To safely abort re-indexing, follow these steps:
- Identify the IndexStats MBean that controls the re-indexing lane that needs to be stopped.
- Navigate to the appropriate IndexStats MBean via the JMX console by going to either AEM OSGi Web Console>Main>JMX or https://<host>:<port>/system/console/jmx (for example, http://localhost:4502/system/console/jmx )
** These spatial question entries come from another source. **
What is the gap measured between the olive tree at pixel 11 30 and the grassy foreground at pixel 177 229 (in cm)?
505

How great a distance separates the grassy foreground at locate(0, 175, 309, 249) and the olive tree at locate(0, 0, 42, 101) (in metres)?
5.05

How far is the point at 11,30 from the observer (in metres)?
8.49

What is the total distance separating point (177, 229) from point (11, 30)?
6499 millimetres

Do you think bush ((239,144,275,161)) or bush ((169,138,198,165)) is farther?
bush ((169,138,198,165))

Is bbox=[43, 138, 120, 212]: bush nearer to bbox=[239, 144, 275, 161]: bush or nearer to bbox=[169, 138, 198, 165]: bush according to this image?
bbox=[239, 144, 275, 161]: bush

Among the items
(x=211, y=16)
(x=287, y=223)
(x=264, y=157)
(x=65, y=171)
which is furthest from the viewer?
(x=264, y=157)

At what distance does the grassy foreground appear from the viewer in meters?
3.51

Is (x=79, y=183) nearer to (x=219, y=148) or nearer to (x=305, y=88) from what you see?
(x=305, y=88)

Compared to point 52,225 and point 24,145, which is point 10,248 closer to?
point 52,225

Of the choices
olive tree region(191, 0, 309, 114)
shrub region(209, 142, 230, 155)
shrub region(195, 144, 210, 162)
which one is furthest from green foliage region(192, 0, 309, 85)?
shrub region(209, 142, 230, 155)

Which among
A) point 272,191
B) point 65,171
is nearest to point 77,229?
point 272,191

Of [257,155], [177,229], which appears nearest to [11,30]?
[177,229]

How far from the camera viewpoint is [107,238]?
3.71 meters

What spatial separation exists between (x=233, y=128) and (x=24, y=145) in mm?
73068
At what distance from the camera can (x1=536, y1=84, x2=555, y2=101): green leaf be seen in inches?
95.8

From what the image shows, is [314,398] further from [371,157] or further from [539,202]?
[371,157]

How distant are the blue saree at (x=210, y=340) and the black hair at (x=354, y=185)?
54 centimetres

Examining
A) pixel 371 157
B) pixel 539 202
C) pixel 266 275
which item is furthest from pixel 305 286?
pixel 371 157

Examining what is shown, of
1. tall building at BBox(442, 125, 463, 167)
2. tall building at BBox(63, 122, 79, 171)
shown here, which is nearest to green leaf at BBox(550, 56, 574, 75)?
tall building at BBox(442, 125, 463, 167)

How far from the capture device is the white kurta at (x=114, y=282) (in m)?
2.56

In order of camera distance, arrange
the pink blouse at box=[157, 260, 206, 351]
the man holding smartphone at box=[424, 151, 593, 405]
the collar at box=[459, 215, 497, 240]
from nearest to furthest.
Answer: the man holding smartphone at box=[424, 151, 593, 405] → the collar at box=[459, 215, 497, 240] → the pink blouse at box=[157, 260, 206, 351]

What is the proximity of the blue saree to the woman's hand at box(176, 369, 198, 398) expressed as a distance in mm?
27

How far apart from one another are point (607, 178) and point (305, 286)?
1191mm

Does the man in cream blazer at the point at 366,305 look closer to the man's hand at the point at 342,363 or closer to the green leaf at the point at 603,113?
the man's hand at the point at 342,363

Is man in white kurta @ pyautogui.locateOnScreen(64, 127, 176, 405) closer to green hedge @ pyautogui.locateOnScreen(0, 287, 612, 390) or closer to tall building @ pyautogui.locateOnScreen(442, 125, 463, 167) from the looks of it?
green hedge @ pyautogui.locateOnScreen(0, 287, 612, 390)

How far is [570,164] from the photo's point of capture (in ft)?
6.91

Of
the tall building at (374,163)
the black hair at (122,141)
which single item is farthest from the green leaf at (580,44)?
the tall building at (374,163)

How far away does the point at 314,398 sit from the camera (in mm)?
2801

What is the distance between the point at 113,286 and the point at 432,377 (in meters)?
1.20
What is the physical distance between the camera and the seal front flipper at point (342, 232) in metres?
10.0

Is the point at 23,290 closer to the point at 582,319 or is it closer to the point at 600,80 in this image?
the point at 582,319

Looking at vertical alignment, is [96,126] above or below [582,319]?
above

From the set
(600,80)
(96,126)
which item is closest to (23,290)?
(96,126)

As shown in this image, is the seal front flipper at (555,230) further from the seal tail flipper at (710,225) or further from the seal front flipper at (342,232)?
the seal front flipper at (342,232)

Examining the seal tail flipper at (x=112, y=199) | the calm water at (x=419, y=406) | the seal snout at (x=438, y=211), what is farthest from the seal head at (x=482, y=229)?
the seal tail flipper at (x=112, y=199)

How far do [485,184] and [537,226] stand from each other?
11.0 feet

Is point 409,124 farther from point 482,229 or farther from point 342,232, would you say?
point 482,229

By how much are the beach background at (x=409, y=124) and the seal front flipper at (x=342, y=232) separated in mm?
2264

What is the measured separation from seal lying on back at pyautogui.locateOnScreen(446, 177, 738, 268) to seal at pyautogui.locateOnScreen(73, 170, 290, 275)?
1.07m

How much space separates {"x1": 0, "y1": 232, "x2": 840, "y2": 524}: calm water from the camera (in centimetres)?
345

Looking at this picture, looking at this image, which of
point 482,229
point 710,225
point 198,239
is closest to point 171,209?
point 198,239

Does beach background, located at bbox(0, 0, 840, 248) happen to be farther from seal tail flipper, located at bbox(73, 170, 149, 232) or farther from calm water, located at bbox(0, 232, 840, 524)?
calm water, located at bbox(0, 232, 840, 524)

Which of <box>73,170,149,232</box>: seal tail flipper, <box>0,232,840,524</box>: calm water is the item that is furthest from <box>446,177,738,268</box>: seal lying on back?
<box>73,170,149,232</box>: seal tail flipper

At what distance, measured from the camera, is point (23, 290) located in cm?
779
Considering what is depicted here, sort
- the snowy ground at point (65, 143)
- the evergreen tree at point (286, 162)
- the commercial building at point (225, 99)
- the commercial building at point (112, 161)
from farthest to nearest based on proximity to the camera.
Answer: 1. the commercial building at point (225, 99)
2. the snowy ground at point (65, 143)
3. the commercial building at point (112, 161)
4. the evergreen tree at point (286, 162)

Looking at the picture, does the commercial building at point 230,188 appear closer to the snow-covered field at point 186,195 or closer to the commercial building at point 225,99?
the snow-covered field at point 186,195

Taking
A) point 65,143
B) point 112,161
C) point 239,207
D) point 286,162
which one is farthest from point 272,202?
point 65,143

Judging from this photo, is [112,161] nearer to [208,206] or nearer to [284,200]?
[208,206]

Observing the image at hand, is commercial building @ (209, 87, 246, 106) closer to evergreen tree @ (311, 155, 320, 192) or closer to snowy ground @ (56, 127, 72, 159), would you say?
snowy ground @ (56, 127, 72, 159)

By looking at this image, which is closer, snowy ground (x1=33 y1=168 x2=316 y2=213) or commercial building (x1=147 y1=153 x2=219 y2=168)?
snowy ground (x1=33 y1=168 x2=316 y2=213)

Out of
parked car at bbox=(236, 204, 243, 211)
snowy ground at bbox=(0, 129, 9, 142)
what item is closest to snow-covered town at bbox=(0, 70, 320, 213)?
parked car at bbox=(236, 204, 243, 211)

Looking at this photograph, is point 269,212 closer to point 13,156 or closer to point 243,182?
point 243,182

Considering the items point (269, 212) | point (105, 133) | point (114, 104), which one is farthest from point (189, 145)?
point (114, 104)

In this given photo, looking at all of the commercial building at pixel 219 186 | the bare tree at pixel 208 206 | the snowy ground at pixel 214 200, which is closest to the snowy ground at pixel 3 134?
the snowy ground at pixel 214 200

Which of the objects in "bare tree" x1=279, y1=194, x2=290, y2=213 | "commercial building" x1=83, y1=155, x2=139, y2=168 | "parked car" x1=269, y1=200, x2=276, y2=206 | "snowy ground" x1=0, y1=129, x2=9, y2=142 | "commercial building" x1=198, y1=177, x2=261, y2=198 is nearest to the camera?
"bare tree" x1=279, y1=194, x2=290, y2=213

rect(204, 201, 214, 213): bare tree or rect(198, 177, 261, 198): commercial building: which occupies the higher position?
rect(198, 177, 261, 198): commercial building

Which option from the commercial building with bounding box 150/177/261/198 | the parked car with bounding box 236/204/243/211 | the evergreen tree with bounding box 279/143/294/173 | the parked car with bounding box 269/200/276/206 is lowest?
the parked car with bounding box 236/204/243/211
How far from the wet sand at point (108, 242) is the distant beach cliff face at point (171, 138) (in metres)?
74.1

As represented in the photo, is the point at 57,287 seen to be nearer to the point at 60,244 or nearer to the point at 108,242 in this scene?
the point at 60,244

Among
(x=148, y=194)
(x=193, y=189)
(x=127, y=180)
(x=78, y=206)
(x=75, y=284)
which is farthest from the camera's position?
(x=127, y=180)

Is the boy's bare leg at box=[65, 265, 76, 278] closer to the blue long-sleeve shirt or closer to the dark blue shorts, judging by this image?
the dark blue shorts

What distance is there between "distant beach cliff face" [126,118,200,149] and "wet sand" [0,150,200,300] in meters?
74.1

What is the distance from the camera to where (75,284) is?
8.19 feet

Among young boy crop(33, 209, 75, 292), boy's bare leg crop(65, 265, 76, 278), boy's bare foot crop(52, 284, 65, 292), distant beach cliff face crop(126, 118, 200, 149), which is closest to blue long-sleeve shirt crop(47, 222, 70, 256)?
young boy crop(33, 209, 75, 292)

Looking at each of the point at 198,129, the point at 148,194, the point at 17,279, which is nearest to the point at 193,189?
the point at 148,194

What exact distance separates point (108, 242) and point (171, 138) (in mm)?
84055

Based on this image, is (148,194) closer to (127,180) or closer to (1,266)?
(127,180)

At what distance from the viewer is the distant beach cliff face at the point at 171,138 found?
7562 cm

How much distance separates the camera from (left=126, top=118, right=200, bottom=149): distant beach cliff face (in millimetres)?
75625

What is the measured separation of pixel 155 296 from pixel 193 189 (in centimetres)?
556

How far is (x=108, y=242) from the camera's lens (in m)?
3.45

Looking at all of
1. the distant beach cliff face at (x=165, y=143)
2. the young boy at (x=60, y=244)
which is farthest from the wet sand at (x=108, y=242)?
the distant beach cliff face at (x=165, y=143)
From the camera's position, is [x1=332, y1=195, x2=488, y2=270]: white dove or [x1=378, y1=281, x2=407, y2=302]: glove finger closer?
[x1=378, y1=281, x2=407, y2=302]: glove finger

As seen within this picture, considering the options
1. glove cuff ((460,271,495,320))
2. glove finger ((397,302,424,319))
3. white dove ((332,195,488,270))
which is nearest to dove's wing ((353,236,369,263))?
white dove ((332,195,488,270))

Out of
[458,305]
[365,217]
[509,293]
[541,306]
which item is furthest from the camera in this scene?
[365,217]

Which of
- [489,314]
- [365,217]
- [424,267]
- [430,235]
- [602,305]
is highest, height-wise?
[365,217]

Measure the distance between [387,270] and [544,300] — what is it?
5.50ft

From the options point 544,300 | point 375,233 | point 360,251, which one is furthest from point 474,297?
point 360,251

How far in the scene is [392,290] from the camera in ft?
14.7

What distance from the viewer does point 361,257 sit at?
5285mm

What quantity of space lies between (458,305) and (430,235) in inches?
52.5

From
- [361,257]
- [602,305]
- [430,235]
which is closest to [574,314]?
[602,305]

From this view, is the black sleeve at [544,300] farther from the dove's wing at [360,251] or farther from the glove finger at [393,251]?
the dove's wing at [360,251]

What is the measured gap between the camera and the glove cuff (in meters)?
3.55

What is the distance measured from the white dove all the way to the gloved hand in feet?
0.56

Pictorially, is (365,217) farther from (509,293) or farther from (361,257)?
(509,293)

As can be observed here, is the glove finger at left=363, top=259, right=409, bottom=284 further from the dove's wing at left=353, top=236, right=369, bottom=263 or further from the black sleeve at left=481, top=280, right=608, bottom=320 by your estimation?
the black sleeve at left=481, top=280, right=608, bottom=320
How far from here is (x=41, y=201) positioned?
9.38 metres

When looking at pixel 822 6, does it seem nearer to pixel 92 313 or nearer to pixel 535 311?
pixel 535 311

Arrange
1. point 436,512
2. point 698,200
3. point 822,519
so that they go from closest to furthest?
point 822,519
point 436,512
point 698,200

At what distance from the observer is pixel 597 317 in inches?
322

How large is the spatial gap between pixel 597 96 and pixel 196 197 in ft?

- Open the IndexStats MBean based on the re-indexing lane that you wish to stop ( async , async-reindex , or fulltext-async )
- To identify the appropriate lane and thus the IndexStats MBean instance, look at the Oak Indexes "async" property. The "async" property will contain the lane name: async , async-reindex , or fulltext-async .
- The lane is also available by accessing AEM's Index Manager in the "Async" column. To access the Index manager navigate to Operations>Diagnosis>Index Manager.
- Invoke the abortAndPause() command on the appropriate IndexStats MBean.
- Mark the Oak index definition appropriately to prevent resuming re-indexing when the indexing lane resumes.
Commit the changes to the repository when complete.
- When re-indexing an existing index, set the reindex property to false
- Or else, for a new index, either:
- Set the type property to disabled
- or remove the index definition entirely
- Finally, resume asychronous indexing on the aborted indexing lane.
- In the IndexStats MBean that issued the abortAndPause() command in Step 2, invoke the resume() command.
Preventing slow re-indexing
It is best to re-index during quiet periods (for example, not during a large content ingest), and ideally during maintenance windows when AEM's load is known and controlled. Also, ensure that the re-indexing does not take place during other maintenance activities.